We can ask: why do we actually do anything at all?

 

At the heart of anything we do is some kind of emotion that is pushing us to act in a certain way,

 

These emotions are categorized in all sorts of vague and hazy ways, whether it be drive, determination, ambition, and all like-manner of hollow noun that riddles the pages of magazines like Forbes.

 

Is there a better way to characterize the set of emotions that drive a person?  That allow that person do discover more energy, effort and pressure to apply to their task?

 

That question alone, hopefully provokes an emotion, whether you’re reading or listening to it.  There is a strange yawning curiosity that is now waiting for the answer.  As with any question.  Am I supposed to answer it?  Or is someone going to tell me the answer here?

 

The question itself opens up a cognitive space, like a low-pressure that draws you in.  The well formed question that remains unanswered spawns an entire platoon of subtle emotions that throw us forward - off balance – and into a situation that pressures us to come up with a solution.

 

 

Things like drive, ambition, and determination are better explored as the underlying question that is driving someone.  At base someone is wondering a form of: is this possible?
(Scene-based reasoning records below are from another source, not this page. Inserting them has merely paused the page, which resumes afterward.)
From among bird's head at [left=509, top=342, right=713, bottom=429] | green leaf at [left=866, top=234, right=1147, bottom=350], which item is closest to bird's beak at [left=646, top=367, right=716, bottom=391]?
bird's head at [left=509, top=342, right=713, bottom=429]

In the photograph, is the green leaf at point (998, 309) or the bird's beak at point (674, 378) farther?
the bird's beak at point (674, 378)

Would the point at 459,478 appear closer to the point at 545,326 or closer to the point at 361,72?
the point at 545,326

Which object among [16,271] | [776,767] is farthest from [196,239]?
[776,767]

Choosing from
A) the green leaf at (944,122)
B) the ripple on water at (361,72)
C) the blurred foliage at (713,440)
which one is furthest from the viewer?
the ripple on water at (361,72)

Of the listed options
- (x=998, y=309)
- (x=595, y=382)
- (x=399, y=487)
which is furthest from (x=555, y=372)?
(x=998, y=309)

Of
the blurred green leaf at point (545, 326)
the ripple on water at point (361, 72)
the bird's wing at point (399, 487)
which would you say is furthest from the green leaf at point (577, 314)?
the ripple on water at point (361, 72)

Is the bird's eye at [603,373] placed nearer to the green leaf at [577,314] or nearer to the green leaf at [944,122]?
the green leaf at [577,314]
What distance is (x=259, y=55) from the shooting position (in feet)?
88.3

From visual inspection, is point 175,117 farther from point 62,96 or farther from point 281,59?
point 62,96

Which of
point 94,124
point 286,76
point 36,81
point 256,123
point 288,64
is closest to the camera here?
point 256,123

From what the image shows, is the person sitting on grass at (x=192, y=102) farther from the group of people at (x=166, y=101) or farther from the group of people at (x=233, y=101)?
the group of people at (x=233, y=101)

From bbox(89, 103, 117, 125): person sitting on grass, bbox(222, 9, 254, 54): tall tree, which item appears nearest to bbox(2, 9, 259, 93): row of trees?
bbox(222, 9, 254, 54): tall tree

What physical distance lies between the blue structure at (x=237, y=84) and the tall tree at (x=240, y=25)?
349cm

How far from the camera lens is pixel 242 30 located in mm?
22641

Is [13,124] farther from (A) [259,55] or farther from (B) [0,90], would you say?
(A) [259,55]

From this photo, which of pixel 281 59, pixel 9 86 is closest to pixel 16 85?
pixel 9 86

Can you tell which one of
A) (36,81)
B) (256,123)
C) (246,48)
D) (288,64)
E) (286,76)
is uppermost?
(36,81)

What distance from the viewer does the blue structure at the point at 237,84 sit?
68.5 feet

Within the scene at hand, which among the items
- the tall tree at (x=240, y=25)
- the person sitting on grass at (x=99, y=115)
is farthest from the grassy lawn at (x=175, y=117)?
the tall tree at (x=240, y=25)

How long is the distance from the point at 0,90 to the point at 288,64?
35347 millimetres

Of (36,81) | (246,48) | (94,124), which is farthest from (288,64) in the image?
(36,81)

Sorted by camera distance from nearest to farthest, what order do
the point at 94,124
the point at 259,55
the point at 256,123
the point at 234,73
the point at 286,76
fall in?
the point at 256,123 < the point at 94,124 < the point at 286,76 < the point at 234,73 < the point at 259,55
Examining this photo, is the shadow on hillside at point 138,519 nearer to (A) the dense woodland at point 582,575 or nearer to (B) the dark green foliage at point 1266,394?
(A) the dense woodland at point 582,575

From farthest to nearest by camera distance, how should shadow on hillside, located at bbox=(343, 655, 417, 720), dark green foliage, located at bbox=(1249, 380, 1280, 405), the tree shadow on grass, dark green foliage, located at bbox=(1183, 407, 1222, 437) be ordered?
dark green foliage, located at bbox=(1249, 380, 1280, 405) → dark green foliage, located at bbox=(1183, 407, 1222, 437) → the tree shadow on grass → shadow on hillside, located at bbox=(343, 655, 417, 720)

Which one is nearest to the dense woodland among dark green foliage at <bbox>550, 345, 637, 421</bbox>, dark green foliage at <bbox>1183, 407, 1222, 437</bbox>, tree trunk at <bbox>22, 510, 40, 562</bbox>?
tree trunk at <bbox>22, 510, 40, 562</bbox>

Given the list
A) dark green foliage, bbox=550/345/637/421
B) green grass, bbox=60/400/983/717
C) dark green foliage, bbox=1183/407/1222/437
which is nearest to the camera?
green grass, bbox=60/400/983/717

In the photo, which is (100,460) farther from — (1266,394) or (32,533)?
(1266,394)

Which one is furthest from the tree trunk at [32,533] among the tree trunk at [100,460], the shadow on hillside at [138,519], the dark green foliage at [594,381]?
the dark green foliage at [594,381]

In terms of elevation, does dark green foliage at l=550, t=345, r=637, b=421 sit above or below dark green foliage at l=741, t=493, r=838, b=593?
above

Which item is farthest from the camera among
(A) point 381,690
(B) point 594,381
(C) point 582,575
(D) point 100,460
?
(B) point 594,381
Is my understanding wrong?  Naturally for any domain these questions become far more specific and nuanced, but in terms of sheer motivational power, the right question trumps all other mechanisms for generating the energy to apply pressure to a task.

 

 

How much pressure is inevitably correlated to the question a person asks themselves.  If we want to save time by finding a larger wealth of motivation and energy, it’s worth it to slow down, and ponder if there is a deeper, more pressing question that we can ask, one that reframes the entire situation in tenser terms – creating a framework of emotion that is more efficient, and therefore faster.